— WORK TO COMPLETE —
**a)** Below is a sermon on God's grace, followed by entries. Say whether each statement agrees with the sermon on God's grace, answering yes or no and quoting the words that decide it: (i) The church where the listeners are meeting was dedicated 75 years ago. (ii) The Nicene Creed dates from 1,000 years ago. (iii) Every classroom used by the guests' school is at least forty years old.
**b)** Pick up the sermon on God's grace, shown below ahead of the entries, after its final sentence and continue it.

— EXERCISE TEXT —
>>>>
These reminders are not always physical things. A synodical anniversary is not something we see. But it helps us consider how God’s grace is the only thing that has seen us through. Even a brief study of our synod’s history will reveal many times the synod could have come to ruin. But it is still here today testifying to the truth that we are unworthy sinners who have been saved by grace alone. Each year about this time our churches tend to recognize another anniversary for the same reason. At Luther’s time, the church had obscured the truth of God’s grace and had reinforced human ideas of works and worthiness. God used the German monk to bring his gospel message to light again. What does this mean? It means that people saw Jesus as Savior for the first time through Luther’s teaching and preaching, and that of his colleagues. We can go even further back in history to find another anniversary, maybe a bit overshadowed by the ones already mentioned. 1700 years ago, the Nicene Creed testified that Jesus is true God, of the same substance as the Father from eternity. It did so when a false teaching threatened to rob Christians of their certainty of salvation.

Of course, some memorials of God’s grace are physical things. We are meeting in a church building dedicated to God’s glory 75 years ago. Our guests attend school in buildings some forty years old and in a handful of classrooms now less than a week past their first use. Why these buildings? What do they mean? They stand as testimony to God’s grace. They are reminders. They are teaching tools. They are conversation starters. They are for all of us to realize and recognize the great things God has done for us.

From the crossing of the Jordan to new classrooms at Arizona Lutheran Academy, every highlight of God’s grace in the face of our sin and unworthiness is a small picture of the preeminent highlight of God’s grace in the life and death and resurrection of our Lord and Savior Jesus Christ. Nothing speaks as loudly as the cross of our unworthiness as all our sin was laid on him. Nothing speaks as loudly as the cross of God’s grace to us as Jesus takes our punishment and announces its completion.

One day the time will come for us to cross the metaphorical river into the land God has promised to us. When that time comes, we will stand where Jesus did first. And because he did, the waters that would have rolled over us have stopped flowing. We will walk safely in his footsteps to the glorious, heavenly promised land.
<<<<
— INFORMATION SHOWN —
>>>>
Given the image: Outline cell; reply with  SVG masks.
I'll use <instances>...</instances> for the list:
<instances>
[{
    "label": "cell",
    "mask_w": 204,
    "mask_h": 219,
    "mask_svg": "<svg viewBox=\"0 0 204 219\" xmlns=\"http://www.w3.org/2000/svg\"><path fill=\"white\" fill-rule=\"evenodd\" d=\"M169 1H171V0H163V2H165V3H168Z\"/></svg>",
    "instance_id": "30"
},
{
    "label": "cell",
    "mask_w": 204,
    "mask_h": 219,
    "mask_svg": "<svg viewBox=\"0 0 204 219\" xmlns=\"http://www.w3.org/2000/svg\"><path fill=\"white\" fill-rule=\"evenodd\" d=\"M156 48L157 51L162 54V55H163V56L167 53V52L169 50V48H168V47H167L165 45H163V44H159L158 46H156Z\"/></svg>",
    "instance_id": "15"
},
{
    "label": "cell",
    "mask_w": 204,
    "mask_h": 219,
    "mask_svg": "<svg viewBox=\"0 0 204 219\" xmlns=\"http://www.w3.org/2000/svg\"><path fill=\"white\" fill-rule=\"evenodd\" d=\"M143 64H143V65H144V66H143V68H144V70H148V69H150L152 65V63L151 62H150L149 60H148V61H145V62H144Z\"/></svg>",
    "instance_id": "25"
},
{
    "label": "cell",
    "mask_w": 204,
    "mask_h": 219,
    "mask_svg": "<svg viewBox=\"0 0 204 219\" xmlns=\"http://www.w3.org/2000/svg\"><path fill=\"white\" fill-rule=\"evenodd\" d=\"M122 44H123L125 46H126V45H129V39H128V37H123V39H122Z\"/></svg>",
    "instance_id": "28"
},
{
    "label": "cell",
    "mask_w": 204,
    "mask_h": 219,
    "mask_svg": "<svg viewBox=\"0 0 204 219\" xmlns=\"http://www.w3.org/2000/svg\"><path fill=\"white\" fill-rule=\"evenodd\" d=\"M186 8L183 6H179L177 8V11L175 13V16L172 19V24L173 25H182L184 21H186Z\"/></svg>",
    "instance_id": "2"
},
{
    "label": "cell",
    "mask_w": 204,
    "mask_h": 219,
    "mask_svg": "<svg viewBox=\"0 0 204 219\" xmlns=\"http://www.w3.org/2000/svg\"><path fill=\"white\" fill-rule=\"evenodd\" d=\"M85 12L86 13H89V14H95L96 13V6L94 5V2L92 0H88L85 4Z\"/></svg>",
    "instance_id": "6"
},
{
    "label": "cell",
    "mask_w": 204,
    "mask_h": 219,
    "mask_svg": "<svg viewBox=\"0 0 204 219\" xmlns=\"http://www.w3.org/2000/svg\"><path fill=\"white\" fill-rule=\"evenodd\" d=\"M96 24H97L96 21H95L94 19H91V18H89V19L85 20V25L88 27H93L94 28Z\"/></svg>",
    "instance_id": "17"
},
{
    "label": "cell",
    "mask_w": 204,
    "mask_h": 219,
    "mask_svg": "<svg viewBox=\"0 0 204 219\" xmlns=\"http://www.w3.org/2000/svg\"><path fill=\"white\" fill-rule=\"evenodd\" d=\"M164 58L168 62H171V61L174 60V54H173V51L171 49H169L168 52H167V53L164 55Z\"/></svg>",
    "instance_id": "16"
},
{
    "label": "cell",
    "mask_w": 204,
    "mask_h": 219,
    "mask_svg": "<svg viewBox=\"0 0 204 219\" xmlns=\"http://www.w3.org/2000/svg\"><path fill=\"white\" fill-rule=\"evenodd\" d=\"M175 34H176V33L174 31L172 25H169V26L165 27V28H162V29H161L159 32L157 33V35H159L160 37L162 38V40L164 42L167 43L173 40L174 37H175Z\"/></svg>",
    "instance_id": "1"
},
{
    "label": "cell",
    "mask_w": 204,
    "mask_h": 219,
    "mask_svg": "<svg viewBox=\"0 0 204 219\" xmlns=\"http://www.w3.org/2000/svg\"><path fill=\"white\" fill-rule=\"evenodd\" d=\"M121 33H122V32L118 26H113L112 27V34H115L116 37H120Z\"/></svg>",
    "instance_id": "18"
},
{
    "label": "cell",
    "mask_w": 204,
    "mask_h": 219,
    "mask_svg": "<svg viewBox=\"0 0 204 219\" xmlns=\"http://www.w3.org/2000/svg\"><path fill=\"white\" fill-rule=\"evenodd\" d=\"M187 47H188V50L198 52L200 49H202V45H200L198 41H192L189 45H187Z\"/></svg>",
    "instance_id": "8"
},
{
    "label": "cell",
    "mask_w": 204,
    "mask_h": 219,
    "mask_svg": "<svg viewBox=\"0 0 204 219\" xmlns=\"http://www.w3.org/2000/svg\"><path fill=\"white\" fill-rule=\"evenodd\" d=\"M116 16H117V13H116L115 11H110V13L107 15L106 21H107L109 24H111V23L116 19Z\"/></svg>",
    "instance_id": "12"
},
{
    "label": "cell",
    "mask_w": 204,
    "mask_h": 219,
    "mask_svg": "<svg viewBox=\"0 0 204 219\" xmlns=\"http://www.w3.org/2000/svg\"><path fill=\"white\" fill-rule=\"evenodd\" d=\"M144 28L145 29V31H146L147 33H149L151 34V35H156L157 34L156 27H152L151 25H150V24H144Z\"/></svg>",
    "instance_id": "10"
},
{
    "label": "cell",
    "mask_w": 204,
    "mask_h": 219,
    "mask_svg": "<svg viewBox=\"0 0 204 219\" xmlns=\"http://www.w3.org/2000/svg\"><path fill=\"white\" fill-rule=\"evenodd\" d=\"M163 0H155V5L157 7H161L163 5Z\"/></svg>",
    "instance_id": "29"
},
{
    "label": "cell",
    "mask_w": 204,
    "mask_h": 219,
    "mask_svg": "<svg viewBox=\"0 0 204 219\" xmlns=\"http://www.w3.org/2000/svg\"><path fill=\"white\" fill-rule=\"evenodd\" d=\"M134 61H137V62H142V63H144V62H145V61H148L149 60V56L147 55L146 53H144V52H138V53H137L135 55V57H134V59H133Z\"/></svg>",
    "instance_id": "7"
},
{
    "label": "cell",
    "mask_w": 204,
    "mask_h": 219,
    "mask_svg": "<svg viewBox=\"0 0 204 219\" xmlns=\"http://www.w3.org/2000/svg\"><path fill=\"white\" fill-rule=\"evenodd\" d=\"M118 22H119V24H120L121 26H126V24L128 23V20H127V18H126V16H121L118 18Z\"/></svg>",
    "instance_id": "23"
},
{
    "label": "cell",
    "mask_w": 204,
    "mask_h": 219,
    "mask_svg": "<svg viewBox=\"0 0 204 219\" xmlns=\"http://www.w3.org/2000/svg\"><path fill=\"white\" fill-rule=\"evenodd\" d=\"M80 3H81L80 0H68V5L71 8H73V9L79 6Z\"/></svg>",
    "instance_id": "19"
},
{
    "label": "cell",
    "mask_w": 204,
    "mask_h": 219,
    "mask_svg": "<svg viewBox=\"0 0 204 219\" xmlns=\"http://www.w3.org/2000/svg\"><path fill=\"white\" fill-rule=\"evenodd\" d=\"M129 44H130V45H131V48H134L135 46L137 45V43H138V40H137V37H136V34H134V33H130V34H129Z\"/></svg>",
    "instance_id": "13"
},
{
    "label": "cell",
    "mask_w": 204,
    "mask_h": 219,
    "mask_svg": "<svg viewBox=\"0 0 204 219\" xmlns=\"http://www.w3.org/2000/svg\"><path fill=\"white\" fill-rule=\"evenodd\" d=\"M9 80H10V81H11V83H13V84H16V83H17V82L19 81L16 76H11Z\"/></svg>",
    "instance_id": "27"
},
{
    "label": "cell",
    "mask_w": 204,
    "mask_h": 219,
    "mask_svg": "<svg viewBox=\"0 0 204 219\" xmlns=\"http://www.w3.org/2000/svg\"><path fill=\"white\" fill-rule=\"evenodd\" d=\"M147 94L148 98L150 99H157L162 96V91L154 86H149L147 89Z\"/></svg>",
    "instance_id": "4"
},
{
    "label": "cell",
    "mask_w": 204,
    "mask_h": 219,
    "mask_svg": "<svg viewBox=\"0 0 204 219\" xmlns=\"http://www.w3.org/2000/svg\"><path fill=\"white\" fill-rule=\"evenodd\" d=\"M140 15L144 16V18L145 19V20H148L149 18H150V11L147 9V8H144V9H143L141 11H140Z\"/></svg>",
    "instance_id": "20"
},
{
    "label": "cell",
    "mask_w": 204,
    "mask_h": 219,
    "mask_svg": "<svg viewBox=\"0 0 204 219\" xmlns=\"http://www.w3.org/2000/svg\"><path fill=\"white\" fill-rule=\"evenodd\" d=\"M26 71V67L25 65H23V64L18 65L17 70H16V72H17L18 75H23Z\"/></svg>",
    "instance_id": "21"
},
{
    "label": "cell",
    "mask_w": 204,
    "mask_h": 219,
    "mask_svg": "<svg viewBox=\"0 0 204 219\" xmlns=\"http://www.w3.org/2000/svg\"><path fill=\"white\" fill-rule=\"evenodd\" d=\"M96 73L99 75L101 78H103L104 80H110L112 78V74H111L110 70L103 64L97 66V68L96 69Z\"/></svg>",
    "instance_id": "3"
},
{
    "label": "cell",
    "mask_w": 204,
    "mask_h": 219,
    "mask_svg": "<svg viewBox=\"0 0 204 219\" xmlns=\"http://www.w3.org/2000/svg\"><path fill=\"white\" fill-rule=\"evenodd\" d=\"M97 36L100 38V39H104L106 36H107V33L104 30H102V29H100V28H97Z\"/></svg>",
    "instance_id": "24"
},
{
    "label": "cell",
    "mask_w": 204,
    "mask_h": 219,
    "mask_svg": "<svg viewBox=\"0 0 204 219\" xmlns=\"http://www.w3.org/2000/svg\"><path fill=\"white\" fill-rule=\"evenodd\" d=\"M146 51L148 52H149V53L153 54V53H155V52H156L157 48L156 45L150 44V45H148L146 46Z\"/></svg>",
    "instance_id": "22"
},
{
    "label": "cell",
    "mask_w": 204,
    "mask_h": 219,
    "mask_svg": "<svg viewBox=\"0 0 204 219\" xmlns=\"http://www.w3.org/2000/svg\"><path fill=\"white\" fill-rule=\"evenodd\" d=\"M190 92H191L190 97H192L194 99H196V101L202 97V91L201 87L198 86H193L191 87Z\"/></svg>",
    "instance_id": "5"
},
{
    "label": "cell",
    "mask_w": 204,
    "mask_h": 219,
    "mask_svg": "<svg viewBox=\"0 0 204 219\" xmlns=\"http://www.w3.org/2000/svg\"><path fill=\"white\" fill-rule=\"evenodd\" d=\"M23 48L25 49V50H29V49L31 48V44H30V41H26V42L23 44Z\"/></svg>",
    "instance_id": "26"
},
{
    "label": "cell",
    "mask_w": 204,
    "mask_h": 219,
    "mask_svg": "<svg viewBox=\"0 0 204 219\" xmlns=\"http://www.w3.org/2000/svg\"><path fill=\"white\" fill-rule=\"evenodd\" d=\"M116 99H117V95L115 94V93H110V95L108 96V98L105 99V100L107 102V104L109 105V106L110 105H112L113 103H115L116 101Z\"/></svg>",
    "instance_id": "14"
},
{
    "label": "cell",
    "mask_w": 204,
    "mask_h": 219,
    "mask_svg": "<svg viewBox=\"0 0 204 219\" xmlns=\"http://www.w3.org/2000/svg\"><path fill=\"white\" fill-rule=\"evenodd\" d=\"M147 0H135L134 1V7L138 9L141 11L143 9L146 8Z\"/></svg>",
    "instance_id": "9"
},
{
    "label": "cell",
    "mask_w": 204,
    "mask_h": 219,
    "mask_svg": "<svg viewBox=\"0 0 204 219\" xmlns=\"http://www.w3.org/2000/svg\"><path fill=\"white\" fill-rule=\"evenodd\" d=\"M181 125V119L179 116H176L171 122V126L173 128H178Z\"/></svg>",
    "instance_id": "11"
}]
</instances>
<<<<
— ANSWERS PER TASK —
**a)**
(i) Yes: "We are meeting in a church building dedicated to God’s glory 75 years ago."
(ii) No: "1700 years ago, the Nicene Creed testified that Jesus is true God"
(iii) No: "a handful of classrooms now less than a week past their first use"

**b)**
And because you know that, because you believe that, all you do may be a memorial to God’s grace in the face of your unworthiness. Your offerings in support of church and school. Your prayers and praises. Your assistance to neighbors and kindness to strangers. What does this mean? It means that Jesus Christ has been with you up until now. It means that you can trust him to be with you throughout this life. It means that you can be confident he will take you to be with him forever.

The Text: Joshua 4:1–9 (NIV)

When the whole nation had finished crossing the Jordan, the Lord said to Joshua, 2 “Choose twelve men from among the people, one from each tribe, 3 and tell them to take up twelve stones from the middle of the Jordan, from right where the priests are standing, and carry them over with you and put them down at the place where you stay tonight.”

4 So Joshua called together the twelve men he had appointed from the Israelites, one from each tribe,

5 and said to them, “Go over before the ark of the Lord your God into the middle of the Jordan. Each of you is to take up a stone on his shoulder, according to the number of the tribes of the Israelites, 6 to serve as a sign among you. In the future, when your children ask you, ‘What do these stones mean?’

7 tell them that the flow of the Jordan was cut off before the ark of the covenant of the Lord. When it crossed the Jordan, the waters of the Jordan were cut off. These stones are to be a memorial to the people of Israel forever.”

8 So the Israelites did as Joshua commanded them. They took twelve stones from the middle of the Jordan, according to the number of the tribes of the Israelites, as the Lord had told Joshua; and they carried them over with them to their camp, where they put them down. 9 Joshua set up the twelve stones that had been in the middle of the Jordan at the spot where the priests who carried the ark of the covenant had stood. And they are there to this day.